Opinion by
Mr. Chief Justice Moore.
1. Minor children of divorced parties remain the wards of the court which dissolved the bonds of matrimony, and, as such children were not parties to the suit, they are not bound by any decree as to the source or extent of their maintenance: McFarlane v. McFarlane, 43 Or. 477, 484 (75 Pac. 139). The welfare of these infants is paramount to the rights of any other person, and their support and education should be borne equally by their parents if they are able, but, if not, then by the father or mother who is financially responsible. The court granting the decree of divorce is authorized to modify it at any time so as to provide for the care, custody and support of the minors, and may *504impose such, burden upon either or both parties to the suit: Section 514, L. O. L.
When the plaintiff wedded Mr. Hall is not disclosed. It must be assumed, however, that he then engaged to support, maintain and educate these minor children who were charges upon their mother.

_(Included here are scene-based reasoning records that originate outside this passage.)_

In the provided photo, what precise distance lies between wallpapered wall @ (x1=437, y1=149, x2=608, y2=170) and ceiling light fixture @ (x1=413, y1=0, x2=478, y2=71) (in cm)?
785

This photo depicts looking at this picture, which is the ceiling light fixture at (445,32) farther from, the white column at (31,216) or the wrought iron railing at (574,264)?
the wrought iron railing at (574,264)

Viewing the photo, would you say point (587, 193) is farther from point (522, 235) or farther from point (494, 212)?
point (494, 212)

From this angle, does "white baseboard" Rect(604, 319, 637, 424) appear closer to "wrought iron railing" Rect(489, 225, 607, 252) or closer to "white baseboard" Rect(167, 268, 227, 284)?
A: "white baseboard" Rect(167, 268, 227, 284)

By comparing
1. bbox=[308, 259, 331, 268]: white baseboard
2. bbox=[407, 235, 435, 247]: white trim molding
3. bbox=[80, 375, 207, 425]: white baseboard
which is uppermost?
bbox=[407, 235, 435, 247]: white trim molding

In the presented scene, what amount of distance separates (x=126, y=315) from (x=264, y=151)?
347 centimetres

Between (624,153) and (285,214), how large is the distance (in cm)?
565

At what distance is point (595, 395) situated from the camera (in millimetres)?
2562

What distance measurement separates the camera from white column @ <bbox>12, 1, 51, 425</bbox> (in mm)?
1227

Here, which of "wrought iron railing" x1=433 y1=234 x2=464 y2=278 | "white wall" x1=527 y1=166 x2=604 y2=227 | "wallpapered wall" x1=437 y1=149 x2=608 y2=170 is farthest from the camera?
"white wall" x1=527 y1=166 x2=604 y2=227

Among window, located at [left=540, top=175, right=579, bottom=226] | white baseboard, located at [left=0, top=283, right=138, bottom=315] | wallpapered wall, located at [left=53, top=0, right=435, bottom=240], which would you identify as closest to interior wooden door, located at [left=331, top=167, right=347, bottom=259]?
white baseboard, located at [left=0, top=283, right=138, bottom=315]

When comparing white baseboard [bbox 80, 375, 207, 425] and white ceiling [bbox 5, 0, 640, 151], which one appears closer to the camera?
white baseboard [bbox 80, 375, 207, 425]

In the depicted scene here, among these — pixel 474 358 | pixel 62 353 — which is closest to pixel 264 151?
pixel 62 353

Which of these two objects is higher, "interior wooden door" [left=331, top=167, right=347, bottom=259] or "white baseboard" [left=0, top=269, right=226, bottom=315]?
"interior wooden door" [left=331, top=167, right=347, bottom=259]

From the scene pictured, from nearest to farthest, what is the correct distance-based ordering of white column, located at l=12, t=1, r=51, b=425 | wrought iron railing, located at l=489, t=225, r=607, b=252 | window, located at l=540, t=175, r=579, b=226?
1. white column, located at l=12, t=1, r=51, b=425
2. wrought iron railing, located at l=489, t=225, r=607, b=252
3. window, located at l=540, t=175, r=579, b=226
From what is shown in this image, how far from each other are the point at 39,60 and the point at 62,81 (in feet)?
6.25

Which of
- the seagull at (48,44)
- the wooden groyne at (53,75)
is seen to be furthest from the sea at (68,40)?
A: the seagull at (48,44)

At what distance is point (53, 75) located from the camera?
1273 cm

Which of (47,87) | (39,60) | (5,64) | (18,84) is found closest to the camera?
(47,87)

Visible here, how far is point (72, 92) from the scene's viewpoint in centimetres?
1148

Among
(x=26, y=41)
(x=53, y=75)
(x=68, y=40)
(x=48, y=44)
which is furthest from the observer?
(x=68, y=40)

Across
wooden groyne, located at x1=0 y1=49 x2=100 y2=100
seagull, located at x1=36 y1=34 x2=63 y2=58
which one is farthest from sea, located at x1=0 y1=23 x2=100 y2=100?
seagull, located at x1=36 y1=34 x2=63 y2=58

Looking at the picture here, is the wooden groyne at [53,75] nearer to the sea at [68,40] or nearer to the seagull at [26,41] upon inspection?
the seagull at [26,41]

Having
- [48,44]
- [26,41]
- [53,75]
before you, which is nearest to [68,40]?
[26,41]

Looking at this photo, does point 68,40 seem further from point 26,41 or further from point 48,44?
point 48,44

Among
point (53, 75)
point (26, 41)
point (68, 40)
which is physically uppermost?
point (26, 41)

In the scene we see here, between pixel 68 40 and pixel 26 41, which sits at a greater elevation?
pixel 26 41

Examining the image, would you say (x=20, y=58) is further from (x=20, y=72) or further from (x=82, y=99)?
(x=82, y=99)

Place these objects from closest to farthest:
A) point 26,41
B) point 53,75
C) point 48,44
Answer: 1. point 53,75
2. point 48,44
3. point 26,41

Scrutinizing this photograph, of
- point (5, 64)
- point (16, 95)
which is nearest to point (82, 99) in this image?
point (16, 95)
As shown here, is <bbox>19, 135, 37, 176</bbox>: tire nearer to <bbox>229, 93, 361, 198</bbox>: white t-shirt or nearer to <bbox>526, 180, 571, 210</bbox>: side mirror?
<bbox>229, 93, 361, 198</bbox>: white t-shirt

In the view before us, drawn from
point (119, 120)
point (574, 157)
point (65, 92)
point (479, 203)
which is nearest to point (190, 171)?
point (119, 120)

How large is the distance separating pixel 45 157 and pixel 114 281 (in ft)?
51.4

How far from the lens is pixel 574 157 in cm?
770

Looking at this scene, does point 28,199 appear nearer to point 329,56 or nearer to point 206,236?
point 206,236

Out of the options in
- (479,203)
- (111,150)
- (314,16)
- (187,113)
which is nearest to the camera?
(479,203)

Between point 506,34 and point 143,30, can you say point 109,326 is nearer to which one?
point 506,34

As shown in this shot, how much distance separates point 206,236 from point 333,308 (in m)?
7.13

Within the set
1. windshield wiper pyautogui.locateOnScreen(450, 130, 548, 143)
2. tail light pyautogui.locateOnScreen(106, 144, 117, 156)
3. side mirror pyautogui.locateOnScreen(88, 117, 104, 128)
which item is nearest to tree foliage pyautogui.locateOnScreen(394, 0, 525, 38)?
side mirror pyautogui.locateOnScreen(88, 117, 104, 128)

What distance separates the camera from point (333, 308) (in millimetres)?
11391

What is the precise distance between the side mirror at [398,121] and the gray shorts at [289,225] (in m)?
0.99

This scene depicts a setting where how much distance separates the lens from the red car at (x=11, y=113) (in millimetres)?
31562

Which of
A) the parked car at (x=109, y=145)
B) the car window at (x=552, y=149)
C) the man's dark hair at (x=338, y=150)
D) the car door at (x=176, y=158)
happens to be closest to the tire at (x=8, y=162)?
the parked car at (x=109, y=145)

2. The stipulation of defendant’s counsel to enter a general appearance for their client in the divorce suit, in consideration of the elimination by the plaintiff of her claim for alimony and suit money, does not seem to have made any provision for the care of the children. Nor could any binding agreement to that effect have been consummated, so as to deprive the wards of the court of their right to maintenance, if the party to whom their custody was given were thereafter to become unable longer to supply their necessities.
3. Evidently the plaintiff believed this burden rested upon her pursuant to the stipulation, for from the time it was entered into, June 16, 1911, until April 20, 1914, when this motion was filed, she assumed and discharged that duty. In her reply affidavit the plaintiff admits she received from the defendant $3,600 and from her mother $10,000, but asserts that most of this money has been laid out in purchasing in Portland a home, which is encumbered as stated in the original affidavit, and that the remainder has been expended in caring for her family. In paying for the past maintenance and education of the minors the plaintiff hitherto evidently had sufficient means with which to discharge these obligations, and, having done nothing more than her duty, she is not entitled to any remuneration therefor.

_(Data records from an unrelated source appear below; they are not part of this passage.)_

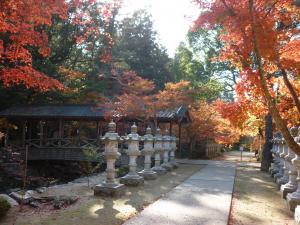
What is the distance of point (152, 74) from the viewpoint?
38.1 metres

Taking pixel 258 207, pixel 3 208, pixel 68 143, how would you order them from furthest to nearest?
pixel 68 143, pixel 258 207, pixel 3 208

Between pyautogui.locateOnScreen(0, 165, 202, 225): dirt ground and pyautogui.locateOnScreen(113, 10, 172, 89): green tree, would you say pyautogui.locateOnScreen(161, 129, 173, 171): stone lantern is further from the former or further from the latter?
pyautogui.locateOnScreen(113, 10, 172, 89): green tree

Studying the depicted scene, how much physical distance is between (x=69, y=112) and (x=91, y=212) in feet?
57.7

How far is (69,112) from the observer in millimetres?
24906

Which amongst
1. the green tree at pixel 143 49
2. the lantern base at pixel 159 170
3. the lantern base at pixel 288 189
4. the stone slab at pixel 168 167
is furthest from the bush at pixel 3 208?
the green tree at pixel 143 49

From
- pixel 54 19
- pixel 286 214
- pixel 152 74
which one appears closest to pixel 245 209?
pixel 286 214

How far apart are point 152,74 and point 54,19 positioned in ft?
45.7

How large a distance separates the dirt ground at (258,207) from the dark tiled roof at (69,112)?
1067 centimetres

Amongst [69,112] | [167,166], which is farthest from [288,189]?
[69,112]

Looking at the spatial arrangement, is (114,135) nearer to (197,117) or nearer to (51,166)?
(51,166)

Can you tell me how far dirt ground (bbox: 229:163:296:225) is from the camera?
7.78 meters

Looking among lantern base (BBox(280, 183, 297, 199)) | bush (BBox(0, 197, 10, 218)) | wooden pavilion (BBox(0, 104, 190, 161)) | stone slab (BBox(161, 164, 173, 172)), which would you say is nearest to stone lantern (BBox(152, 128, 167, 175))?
stone slab (BBox(161, 164, 173, 172))

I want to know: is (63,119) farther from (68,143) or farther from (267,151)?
(267,151)

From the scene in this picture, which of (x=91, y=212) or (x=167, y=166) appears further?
(x=167, y=166)
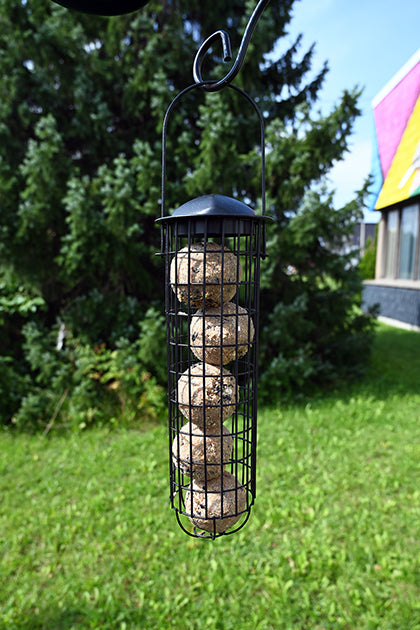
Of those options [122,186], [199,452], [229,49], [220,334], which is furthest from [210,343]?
[122,186]

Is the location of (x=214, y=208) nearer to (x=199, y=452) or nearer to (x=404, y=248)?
(x=199, y=452)

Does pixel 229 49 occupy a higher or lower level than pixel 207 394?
higher

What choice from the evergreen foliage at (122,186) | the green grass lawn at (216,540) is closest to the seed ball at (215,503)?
the green grass lawn at (216,540)

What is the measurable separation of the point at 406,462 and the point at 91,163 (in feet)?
15.7

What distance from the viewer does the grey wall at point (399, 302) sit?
10422 mm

If the plaintiff and Mr. Hall are unable longer to care for, support and educate these children, as might appear from her affidavit, and the defendant possesses *505sufficient means for that purpose, he should he obliged to aid in maintaining them. As a condition for assuming such accountability, it is but reasonable that he should desire the custody of some of the children, and particularly the youngest, Byron E., now 8 years old, in order that he may take him away from the baleful influences of his stepfather’s saloon before its evil effects have seriously begun to mold his character.
The only evidence that accompanies the transcript consists of the affidavits mentioned. No findings of fact were made, and it is impossible to state with any degree of certainty the basis of the conclusion reached. It is but reasonable, however, to suppose that the explanation here given was the theory adopted by the court. As an application for a modification of the original decree, which is sought herein, may be renewed at any time by showing the fitness of the plaintiff to retain the custody of the minor children and of the defendant to secure their guardianship, when such question arises it can then be determined. It is not deemed essential now to send the cause back to determine the issue of present support.
Therefore the order herein complained of should be affirmed, and it is so decided. Affirmed.
Mr. Justice Bean, Mr. Justice Benson and Mr. Justice Harris concur.